Keegan: I prefer to go against the grain here. I think Ketel Marte deserves MVP for the Postseason, this being his first in his career. 7 hits in 17 at bats including 2 triples in the Wild Card and a home run the first game of the Division Series. He took tremendous strides forward this season in his development being called up after Chris Owings and Nick Ahmed went down, and it really showed in the Postseason. Archie Bradley is just as deserving for MVP. Least Valuable would have to go to Marte’s trade mate, Taijuan Walker. I was hardly expecting the type of performance seen from him the first game of Division Series, as I am sure it caught him off guard as well. Nevertheless, still have to be happy with the return those two provided all season long. Makes up for the loss of last year’s MVP, Jean Segura.

Tanner: MVP was Bradley. LVP was Walker.

Jay: The problem was there wasn’t a true MVP. Archie Bradley was emotional leader, but wasn’t lights out pitching. Goldy hit a couple of huge dongs, but not much else. Descalso and Marte did fine. Lamb even produced. But we needed either a monster performance out of someone or a starting pitcher that could shut down his opponents. LVP goes to Yasmany Tomas. His salary and his production make him least valuable.

Jim: Jorge De La Rosa was probably our best pitcher: appeared in the three of the four games, pitching 2.1 scoreless inning. He and David Hernandez (1.2 scoreless) were the only men with post-season ERAs below three. Small sample size, but they did their job when virtually every one else failed. On offense, I’d go with Keegan and award it to Marte, whose performance may well have inked him into the 2018 starting line-up as shortstop - at least going into spring training! LVP: A collective award to the pitching staff. 29 earned runs over 34 innings is a 7.68 ERA, and is why we’re now sitting at home.

Which of the four remaining teams will win the World Series?

Steven M. Taylor: After seeing what Justin Verlander did to the Yankees today and what Keuchel did yesterday, I am going to say the Astros. They have a fan base that deserves it, with all they’ve been through this year, and lord knows they will be pumped for every home game from here on out. And their offense is just killer. I think it will be theirs in the end.
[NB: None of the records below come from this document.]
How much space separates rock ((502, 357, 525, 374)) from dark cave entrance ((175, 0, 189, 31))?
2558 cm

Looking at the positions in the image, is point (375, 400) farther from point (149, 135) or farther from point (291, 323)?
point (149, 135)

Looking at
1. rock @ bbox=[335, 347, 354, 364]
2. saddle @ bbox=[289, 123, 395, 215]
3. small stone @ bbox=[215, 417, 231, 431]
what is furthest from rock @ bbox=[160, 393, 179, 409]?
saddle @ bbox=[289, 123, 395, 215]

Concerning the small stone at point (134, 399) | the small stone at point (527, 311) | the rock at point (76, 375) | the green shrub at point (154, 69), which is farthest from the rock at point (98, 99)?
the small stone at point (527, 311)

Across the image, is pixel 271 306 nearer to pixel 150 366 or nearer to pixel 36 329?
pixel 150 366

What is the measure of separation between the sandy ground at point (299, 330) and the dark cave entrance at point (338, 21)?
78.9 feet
James: I’ve been picking the Astros since the Verlander trade. After his performance last night, I think I’ll stick with that choice. I do think that the Dodgers might just fall to the Cubs in the NLCS for a second year in a row though (despite their Game 1 victory). The Dodgers have the better overall team, but I honestly think that the loss of Seager might be enough of a difference-maker to help Chicago over the hump and return the Cubs to the World Series. Regardless of who represents the National League though, I expect Justin Verlander to finally hoist the Commissioner’s Trophy once the World Series is done.
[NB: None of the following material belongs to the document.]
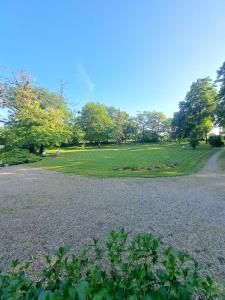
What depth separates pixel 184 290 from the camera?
1.28 metres

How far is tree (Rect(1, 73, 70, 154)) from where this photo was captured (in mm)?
25125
Makakilo: Arrrggg!! It might be the Dodgers. In the best of all worlds, the Astro pitching dominates all other teams, allowing the Astros to win the World Series. Their Mascot, Orbit, is out of this world! Go Astros!

Keegan: Let’s go Astros (clap clap clap-clap-clap). Pretty awesome to see the success that team is having given the struggles they went through to begin the decade. They have rebuilt that team the right way and should have sustained success for years to come. Anyone but the Yankees, Dodgers, or Cubs!

Tanner: After seeing Verlander go Randy Johnson all over the Yankees, I say the Astros. The Cubs pitching is not nearly good enough, I hate the Dodger with the passion burning of a thousand suns, and the Yankees being dead to me and also appearing too young for some clutch situations, Let’s Go ‘Stros!

Jay: I am rooting for the Astros to beat whoever wins the Dodgers and Cubs series. Verlander is back and it is beautiful to see. That’s the type of starting pitcher work we needed this year.

Jim: The Astros. Please! But I can’t deny, the way the Dodgers have handled the Cubs has been impressive.